Count the lines in the records below that contain the string "window", treating uppercase and lowercase as different. Reply with the number alone.

[Dataset excerpt]
--- BEGIN ---
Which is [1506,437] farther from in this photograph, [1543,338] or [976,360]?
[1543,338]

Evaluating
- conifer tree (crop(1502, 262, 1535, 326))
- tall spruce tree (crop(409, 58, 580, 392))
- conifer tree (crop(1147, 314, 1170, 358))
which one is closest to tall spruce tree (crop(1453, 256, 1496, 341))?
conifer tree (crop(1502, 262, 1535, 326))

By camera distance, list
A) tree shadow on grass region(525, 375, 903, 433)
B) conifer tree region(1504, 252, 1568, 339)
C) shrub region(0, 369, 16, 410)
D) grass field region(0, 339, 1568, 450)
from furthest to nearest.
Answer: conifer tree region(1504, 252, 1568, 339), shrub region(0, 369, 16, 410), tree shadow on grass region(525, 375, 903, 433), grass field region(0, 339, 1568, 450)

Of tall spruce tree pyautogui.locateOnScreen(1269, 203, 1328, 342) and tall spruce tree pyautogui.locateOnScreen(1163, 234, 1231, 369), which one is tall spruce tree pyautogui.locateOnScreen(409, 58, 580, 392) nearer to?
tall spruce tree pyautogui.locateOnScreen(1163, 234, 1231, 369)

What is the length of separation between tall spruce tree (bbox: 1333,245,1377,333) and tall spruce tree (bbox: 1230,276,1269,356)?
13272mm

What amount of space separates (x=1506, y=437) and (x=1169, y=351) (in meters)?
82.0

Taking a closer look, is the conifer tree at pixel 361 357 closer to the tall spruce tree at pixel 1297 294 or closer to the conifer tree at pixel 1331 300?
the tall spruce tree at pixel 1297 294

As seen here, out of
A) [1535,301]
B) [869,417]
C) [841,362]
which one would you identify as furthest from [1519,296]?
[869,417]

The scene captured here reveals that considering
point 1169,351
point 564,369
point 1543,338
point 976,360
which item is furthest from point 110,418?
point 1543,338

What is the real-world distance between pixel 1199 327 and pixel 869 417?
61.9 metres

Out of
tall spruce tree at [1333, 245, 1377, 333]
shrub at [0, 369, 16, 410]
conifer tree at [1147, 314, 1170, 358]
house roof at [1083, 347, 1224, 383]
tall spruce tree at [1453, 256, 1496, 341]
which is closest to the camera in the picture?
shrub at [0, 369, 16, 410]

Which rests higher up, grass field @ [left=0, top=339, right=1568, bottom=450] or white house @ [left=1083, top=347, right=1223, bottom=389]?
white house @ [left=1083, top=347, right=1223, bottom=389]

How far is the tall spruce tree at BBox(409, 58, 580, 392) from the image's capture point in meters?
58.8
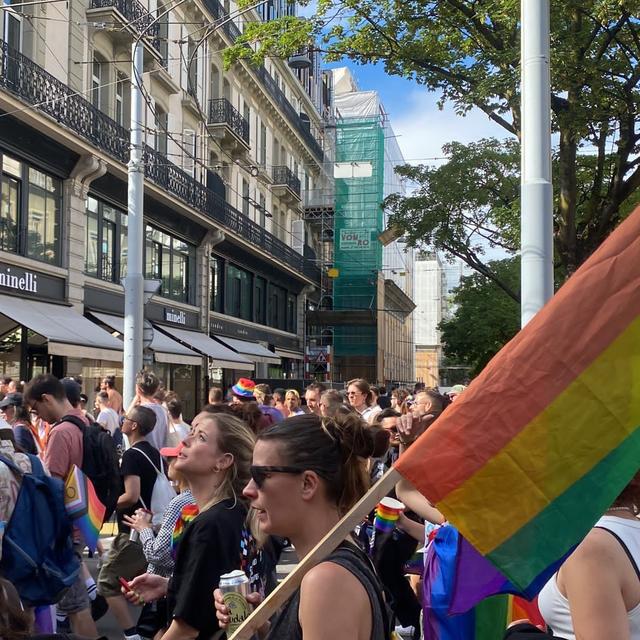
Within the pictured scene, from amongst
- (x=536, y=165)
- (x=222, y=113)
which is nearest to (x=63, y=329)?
(x=536, y=165)

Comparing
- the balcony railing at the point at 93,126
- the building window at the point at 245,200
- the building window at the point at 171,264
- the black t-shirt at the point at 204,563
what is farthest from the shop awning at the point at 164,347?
the black t-shirt at the point at 204,563

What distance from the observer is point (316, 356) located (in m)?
40.4

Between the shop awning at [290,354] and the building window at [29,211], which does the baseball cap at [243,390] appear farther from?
the shop awning at [290,354]

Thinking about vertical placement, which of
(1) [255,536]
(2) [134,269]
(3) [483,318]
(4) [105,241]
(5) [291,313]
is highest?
(4) [105,241]

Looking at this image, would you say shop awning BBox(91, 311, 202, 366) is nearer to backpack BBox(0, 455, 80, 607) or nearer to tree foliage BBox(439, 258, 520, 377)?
tree foliage BBox(439, 258, 520, 377)

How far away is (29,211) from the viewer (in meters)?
16.5

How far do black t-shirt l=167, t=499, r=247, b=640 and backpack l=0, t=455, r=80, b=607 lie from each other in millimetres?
1120

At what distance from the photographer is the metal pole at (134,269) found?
11945mm

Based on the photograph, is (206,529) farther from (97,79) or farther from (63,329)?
(97,79)

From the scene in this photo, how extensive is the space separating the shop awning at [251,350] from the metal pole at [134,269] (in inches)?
594

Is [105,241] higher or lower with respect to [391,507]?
higher

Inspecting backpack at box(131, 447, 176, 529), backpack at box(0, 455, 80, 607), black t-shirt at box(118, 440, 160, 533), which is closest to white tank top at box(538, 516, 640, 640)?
backpack at box(0, 455, 80, 607)

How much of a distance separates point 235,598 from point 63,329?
14175 millimetres

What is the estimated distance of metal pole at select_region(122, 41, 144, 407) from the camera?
39.2 feet
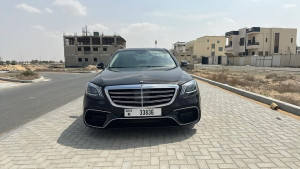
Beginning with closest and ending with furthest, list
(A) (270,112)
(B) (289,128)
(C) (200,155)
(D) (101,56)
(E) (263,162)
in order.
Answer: (E) (263,162), (C) (200,155), (B) (289,128), (A) (270,112), (D) (101,56)

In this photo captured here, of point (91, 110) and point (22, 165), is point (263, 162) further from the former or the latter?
point (22, 165)

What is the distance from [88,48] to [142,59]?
229 ft

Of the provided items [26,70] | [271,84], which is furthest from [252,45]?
[26,70]

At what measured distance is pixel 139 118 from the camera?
351 cm

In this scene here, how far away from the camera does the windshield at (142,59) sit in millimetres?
4845

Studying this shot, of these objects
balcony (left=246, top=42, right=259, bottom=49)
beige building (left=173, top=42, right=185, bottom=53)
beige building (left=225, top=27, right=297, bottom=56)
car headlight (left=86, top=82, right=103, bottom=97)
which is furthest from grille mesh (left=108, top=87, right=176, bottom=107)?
beige building (left=173, top=42, right=185, bottom=53)

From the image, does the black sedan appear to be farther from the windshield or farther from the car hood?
the windshield

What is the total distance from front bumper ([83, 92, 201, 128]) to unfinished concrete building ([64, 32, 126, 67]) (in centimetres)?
6743

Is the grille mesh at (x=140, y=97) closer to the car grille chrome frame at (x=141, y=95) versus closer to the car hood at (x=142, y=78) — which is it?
the car grille chrome frame at (x=141, y=95)

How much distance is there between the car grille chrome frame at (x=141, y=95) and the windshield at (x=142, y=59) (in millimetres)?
1314

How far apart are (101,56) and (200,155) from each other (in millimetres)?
70447

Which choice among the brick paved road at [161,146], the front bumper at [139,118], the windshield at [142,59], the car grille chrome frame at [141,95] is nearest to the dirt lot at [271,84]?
the brick paved road at [161,146]

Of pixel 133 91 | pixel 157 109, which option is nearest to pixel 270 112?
pixel 157 109

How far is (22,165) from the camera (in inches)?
117
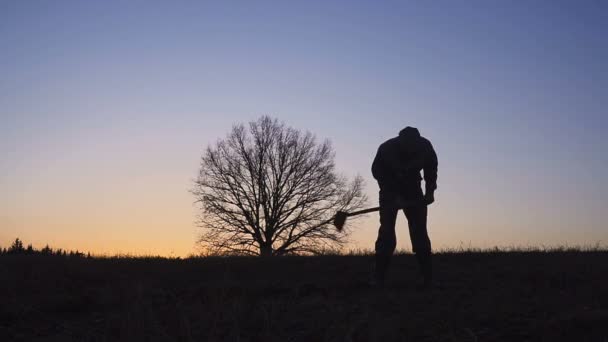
--- END ---
= SOLVED PROBLEM =
3